Des foudres maternelles que Nathanaël a également essuyées. « Je ne veux plus entendre cette blague idiote à la radio ! » s’est-il entendu dire par sa mère. Mais l’artiste vaudois sait bien que des périls plus sérieux planent au-dessus de la tête de certains humoristes comme son collègue Thomas Wiesel, plus agitateur que lui. « Thomas a reçu des menaces de mort très précises et a pris conseil auprès de la police. On lui a répondu d’être attentif, parce que si cela se reproduisait de la part des mêmes personnes, il faudrait prendre des mesures, témoigne celui qui avoue éviter les sujets brûlants. Imaginons que je fasse un sketch dans lequel je me moque allègrement d’un chef d’État étranger. Dans mon public romand, la plupart des gens n’en auront pas grand-chose à faire, mais ce qui est sûr, c’est que ses partisans, eux, ne vont pas laisser passer la chose en rigolant. On me dira que j’ai la trouille. Admettons, mais franchement, si je vous propose de manger un caillou pour montrer combien vous êtes courageux, trouverez-vous que cela en vaut la peine ? »

 Il y a des choses qui ne se disent pas, par souci de ne pas blesser autrui, même involontairement. 

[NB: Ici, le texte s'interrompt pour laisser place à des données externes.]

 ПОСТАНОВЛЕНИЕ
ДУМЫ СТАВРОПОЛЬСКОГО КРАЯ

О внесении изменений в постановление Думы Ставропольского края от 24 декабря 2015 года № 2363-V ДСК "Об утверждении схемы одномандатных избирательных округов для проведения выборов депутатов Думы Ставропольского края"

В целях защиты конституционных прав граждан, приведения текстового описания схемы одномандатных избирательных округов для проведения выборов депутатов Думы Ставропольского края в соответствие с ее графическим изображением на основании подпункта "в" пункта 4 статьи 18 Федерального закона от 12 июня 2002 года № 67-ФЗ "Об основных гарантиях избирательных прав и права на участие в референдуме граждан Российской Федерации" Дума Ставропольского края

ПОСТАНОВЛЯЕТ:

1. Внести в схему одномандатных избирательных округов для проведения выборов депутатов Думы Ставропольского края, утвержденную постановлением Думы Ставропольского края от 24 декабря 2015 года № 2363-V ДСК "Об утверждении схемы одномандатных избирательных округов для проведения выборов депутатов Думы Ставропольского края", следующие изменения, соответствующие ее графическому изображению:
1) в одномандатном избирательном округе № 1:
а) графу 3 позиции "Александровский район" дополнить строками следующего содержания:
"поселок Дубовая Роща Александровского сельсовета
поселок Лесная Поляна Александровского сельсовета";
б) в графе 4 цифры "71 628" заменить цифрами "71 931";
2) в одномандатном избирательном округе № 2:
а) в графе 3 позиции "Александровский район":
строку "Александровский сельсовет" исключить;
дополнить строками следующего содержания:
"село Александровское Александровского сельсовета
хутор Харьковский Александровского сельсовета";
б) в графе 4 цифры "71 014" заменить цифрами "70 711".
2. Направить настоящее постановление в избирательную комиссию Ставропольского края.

Brigitte Rosset, humoriste

Autocensure

Doit-on donc déduire de tout cela que les deux artisans du rire pratiquent l’autocensure ? « Depuis toujours, affirme Brigitte Rosset. Le nombre de sujets délicats a sans doute augmenté au cours des dernières années. Mon éducation protestante est peut-être aussi à l’origine de cette attitude : il y a des choses qui ne se disent pas, par souci de ne pas blesser autrui, même involontairement. » La jeune femme a notamment renoncé à une prestation d’une demi-heure au Musée de la Réforme de Genève, estimant – malgré son calvinisme assumé – qu’elle ne maîtrisait pas suffisamment le sujet pour trouver la bonne distance, et surtout l’humour qui en résulterait. Nathanaël Rochat, de son côté, a beau être prudent, il s’est quand même retrouvé houspillé par des élus d’extrême gauche parce qu’il avait ironisé sur l’embaumement de l’ancien président du Venezuela, Hugo Chavez. « J’ai trouvé cette glorification d’un corps momifié un peu ridicule, mais je ne m’attendais pas à une levée de boucliers révolutionnaire, commente-t-il. Nous avons fini par discuter un peu plus calmement de mon blasphème et je crois que les choses sont désormais rentrées dans l’ordre. »

Chant nazi

D’un autre côté, un humoriste comme Gaspard Proust est capable d’entonner un chant nazi devant une salle comble à Paris, tandis que le fameux « Cabaret » de Jérôme Savary avait créé le scandale au Grand Théâtre de Genève il y a quelques années avec ses immenses bannières à croix gammée se déployant brusquement – le thème étant Berlin au milieu des années 30 – sur scène. Outre que, traditionnellement, le public d’opéra manifeste volontiers son humeur, Brigitte Rosset et Nathanaël Rochat relèvent que « le public qui vient voir Proust sait exactement à quoi s’attendre : il tape sur tout le monde et c’est un effet de défouloir. Dans le cas de Savary, même s’il est connu comme provocateur, tous les abonnés du Grand Théâtre ne s’attendaient pas à cela. » Comme quoi Pierre Desproges avait raison : on peut rire de tout, mais pas avec n’importe qui.